- [Travail demandé]
Poursuivez l'entretien sur la création des visages et des personnages du jeu, en reprenant juste après sa dernière réplique.

- [Passage fourni]
>>>

J.R. : Il y en a forcément. En fait, nous disposons d’un système d’édition de visages qui nous permettrait de faire des visages presque tous différents. Le problème, c’est que la qualité des visages n’est souvent pas très bonne. Laisser un algorithme placer les yeux, le nez, la bouche, etc… n’est pas une bonne idée, sauf si vous désirez obtenir des visages bien moches. On a donc préféré faire créer des visages par des artistes et en réaliser des variantes plutôt qu’utiliser ce genre d’algo. Quitte effectivement à avoir du coup des personnages qui vont se ressembler, ce qui n’est pas très grave étant donné qu’il ne s’agit pas de personnages-clés et que le joueur ne va pas aller les regarder en zoomant toutes les cinq minutes.

C.B. : C’était aussi le système utilisé pour Of Orcs and Men, non ? Pour les humains notamment.

J.R. : Oui, à peu près, sauf que dans Of Orcs and Men on avait un peu moins de sets. Dans Of Orcs and Men, on avait très peu de femmes notamment, ce qui donnait une population essentiellement masculine…

C.B. : It’s a man’s world…

J.R. : C’est un peu ça. Faut dire que c’est Of Orcs and MEN. (rires)

C.B. : Pendant la phase de pré-production de Mars, j’ai bien aimé les brainstormings avec Jehanne : elle me parlait des personnages tels qu’elle les voyait, je lui proposais ensuite ma vision, et enfin on essayait de concilier les deux. Ça a plutôt bien marché.

<<<

- [Segment de données]

>>>

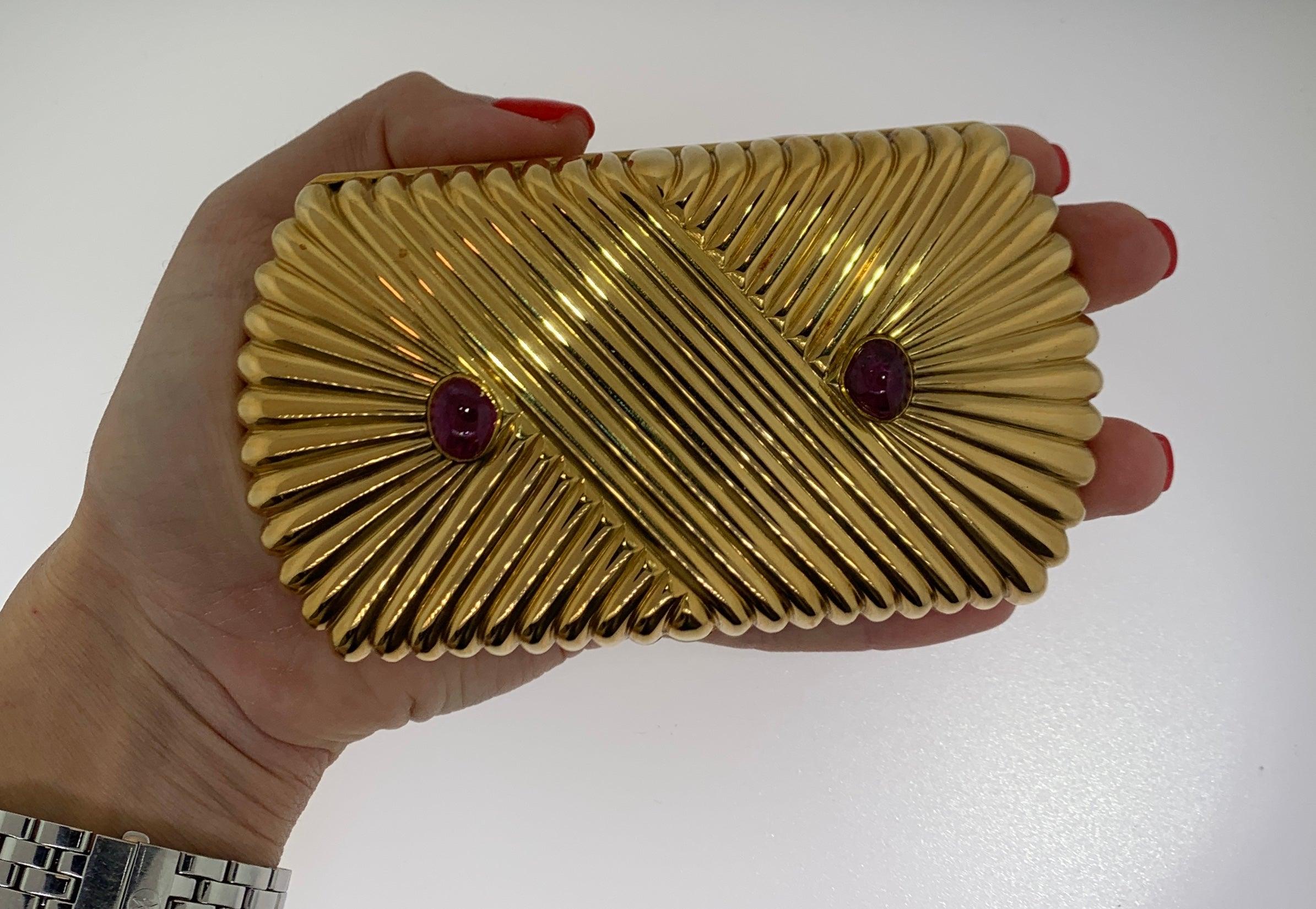 Van Cleef & Arpels Cabochon Ruby and Gold Minaudiere For Sale 5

<<<

- [Résultat obtenu]
J.R. : J’arrive souvent en pré-production avec des traits psychologiques. J’y raconte alors l’histoire des personnages, comment ils en sont arrivés là, etc… Ensuite, ce qui importe, ce n’est pas le visuel en soi du personnage, c’est plutôt le lien entre son visuel et son histoire. Typiquement, Mary, le personnage en robe bleue – visible sur l’une des toiles de l’exposition aux Utopiales –, style robe victorienne, m’a été inspirée par des photos de Pierre et Gilles. L’idée n’était évidemment pas de copier le style mais plutôt de reprendre ce côté un petit peu baroque. Camille l’a d’ailleurs bien fait sur les costumes du personnage. C’est ce qui fait qu’elle paraisse hyper-décalée dans l’univers. Mais c’est exactement ce qu’on voulait !

Archaïc : Il faut dire que dans le teaser diffusé, on ne voit qu’elle, bien qu’elle n’apparaisse qu’une seconde. Elle marque.

C.B. : Ça a clairement été le personnage le plus dur à designer. J’ai réalisé près d’une vingtaine de planches avant d’obtenir celle qui est exposée aux Utopiales.

J.R. : Nous avons fait évoluer le personnage jusqu’à ce que l’on arrive à quelque chose qui collait à la fois à la manière dont j’imaginais le personnage, et aux contraintes techniques. Il y en a en effet pas mal sur ce personnage-là.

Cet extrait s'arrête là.